Afghanistan Dangers for Obama presidency

Seumas Milne

The armed assault on Sri Lanka’s cricket team in Lahore has been a brutal demonstration, if any more were needed, that the war on terror is devouring itself and the states that have been sucked into its slipstream. Pakistan is both victim and protagonist of the conflict in Afghanistan, its western and northern fringes devastated by a US-driven counter-insurgency campaign, its heartlands wracked by growing violence and poverty. The country shows every sign of slipping out of the control of its dysfunctional government — and even the military that has held it together for 60 years.

But the outrage also fits into a well-established pattern of attacks carried out in revenge for the army’s devastation of the tribal areas on the Afghan border, where thousands have been killed and up to half a million people forced to flee from the fighting with the Pakistani Taliban. Hostility to this onslaught has been inflamed by the recent revelation that US aerial drone attacks on supposed terrorist hideouts have in fact been launched from a base in Pakistan, with the secret connivance of president Asif Zardari, as well as across the border from Afghanistan.

Attempts to paint Pakistan’s convulsions as a conflict between moderates and extremists obscure the reality that elements of the Pakistani state are operating on both sides, whatever their nominal allegiance. Now that Pakistan faces its own blowback from the Afghan war and the Taliban it helped create, its military intelligence is trying to redirect its wayward offspring back to fight what are supposed to be Pakistan’s own US and British allies in Afghanistan on the other side of the border.

On the face of it, the situation could hardly be more bizarre. But it is only one byproduct of the systematically counterproductive nature of western policy across the wider region since 2001. After seven years of lawless invasion and occupation, the war on terror is everywhere in ruins.

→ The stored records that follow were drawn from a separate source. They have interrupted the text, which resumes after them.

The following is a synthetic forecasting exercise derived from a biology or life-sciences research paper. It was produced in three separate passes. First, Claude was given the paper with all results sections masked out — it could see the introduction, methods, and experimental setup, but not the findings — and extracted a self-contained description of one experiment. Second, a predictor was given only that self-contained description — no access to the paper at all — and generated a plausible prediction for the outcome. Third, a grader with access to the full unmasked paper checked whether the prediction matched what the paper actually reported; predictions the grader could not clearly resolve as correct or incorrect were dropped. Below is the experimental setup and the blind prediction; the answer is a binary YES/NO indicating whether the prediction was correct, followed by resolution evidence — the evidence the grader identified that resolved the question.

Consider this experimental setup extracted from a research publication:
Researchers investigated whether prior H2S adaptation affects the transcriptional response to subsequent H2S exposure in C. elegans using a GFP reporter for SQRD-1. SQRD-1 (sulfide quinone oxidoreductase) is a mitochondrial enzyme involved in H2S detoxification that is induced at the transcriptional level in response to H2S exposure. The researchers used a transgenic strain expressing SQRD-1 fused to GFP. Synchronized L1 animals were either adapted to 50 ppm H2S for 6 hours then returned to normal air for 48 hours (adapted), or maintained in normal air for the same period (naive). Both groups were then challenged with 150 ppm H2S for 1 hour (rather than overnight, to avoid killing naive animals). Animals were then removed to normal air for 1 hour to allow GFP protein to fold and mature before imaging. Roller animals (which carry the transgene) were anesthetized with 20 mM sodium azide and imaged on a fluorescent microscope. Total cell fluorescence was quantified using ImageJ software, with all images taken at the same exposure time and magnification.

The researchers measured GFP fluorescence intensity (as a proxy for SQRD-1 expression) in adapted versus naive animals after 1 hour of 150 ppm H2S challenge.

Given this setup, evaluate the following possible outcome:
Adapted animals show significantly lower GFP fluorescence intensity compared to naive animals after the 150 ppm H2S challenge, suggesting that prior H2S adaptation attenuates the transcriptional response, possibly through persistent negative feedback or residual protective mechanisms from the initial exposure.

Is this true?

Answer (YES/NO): NO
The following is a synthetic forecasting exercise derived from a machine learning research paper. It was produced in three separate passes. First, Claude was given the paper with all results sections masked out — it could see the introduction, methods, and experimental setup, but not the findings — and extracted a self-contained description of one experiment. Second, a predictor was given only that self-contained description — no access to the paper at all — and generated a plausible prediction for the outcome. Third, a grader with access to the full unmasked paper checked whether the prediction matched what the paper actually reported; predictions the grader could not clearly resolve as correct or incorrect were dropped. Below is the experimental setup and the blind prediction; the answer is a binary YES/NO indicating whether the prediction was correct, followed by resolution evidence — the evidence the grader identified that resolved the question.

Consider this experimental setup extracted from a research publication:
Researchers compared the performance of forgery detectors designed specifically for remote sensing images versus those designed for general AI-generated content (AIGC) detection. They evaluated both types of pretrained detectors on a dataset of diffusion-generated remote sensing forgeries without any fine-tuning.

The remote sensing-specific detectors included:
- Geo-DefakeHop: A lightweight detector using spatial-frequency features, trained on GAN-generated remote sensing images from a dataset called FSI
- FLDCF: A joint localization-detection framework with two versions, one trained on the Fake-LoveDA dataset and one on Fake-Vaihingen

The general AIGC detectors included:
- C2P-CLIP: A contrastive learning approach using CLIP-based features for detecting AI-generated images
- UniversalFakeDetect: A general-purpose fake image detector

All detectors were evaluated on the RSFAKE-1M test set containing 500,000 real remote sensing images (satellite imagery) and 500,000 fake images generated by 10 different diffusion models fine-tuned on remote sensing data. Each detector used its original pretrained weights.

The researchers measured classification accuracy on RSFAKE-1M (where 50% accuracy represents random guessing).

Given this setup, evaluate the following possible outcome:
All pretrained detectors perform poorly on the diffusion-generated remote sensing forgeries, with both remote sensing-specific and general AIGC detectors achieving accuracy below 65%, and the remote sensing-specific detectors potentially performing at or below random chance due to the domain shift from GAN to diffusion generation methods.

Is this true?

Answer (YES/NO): YES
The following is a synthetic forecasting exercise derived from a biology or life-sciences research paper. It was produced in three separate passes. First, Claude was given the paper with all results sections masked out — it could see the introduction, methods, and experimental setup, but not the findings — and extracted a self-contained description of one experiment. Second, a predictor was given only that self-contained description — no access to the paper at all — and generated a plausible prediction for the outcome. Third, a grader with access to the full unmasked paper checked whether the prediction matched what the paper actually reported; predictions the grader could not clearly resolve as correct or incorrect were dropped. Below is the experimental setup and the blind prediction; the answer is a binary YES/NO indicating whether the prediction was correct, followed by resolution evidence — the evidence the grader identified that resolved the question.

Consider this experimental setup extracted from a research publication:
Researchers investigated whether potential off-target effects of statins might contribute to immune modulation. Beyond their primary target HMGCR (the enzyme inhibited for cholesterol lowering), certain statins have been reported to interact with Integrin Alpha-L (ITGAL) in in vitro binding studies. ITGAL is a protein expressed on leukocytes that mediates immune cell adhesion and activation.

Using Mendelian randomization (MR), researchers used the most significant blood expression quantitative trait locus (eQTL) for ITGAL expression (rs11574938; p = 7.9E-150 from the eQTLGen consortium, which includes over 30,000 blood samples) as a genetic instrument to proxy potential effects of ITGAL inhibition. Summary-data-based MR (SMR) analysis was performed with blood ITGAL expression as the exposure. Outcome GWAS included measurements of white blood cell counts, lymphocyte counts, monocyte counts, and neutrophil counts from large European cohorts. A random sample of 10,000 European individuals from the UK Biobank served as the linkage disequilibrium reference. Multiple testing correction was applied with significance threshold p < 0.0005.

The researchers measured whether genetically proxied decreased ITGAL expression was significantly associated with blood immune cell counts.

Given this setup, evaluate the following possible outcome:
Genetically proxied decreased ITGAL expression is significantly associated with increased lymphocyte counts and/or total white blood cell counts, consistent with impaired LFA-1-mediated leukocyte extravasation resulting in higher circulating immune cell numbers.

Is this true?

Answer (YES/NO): NO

The limits of US military power have been laid bare in Iraq; Iran has been transformed into the pre-eminent regional power; Hezbollah and Hamas have become the most important forces in Lebanon and the Palestinian territories; a resurgent Taliban is leading an increasingly effective guerrilla war in Afghanistan; and far from terror networks, the US and its allies have spread them to Pakistan.

Barack Obama’s rise to power is a product of that record of failure: without his opposition to the Iraq war he would not be president. And since his inauguration, he has signalled potentially important shifts in US foreign policy, while ditching the rhetoric of the war on terror. Obama’s moves to open a dialogue with Syria and Iran, his apparent willingness to trade missile defence in eastern Europe for Russian support on Iran’s nuclear programme and his statement about “how the war in Iraq will end” all suggest real movement.

But although the belligerent language has gone, what is striking is the continuity, rather than the breach, with the main elements of George Bush’s war on terror. In the crucible of conflict in the Middle East, between Israel and the Palestinians, there is also little sign as yet of any substantive change in US policy: whether on lifting the continuing siege of Gaza or talking to the Palestinians’ elected representatives, let alone using US leverage to bring an end to illegal Israel colonisation of the West Bank or end its occupation.

However, it is in Afghanistan that the new US administration is on the point of compounding, rather than reversing, the failures of the war on terror. Obama has already committed himself to sending 17,000 more troops, an increase of almost 50 per cent, with the prospect of a similar number later in the year.

But there is not the remotest prospect that a “surge” of this scale — aimed at propping up a corrupt Afghan administration the US and its allies openly despise — can pacify the country or crush Taliban-led Pashtun resistance though it will surely boost the civilian death toll, running at more than 2,000 last year. It’s also not what Afghans or Americans want, according to opinion polls, and it will certainly increase the destabilisation of an already precarious Pakistan, which will be the sanctuary for even more Taliban fighters as they are harried by American occupation forces.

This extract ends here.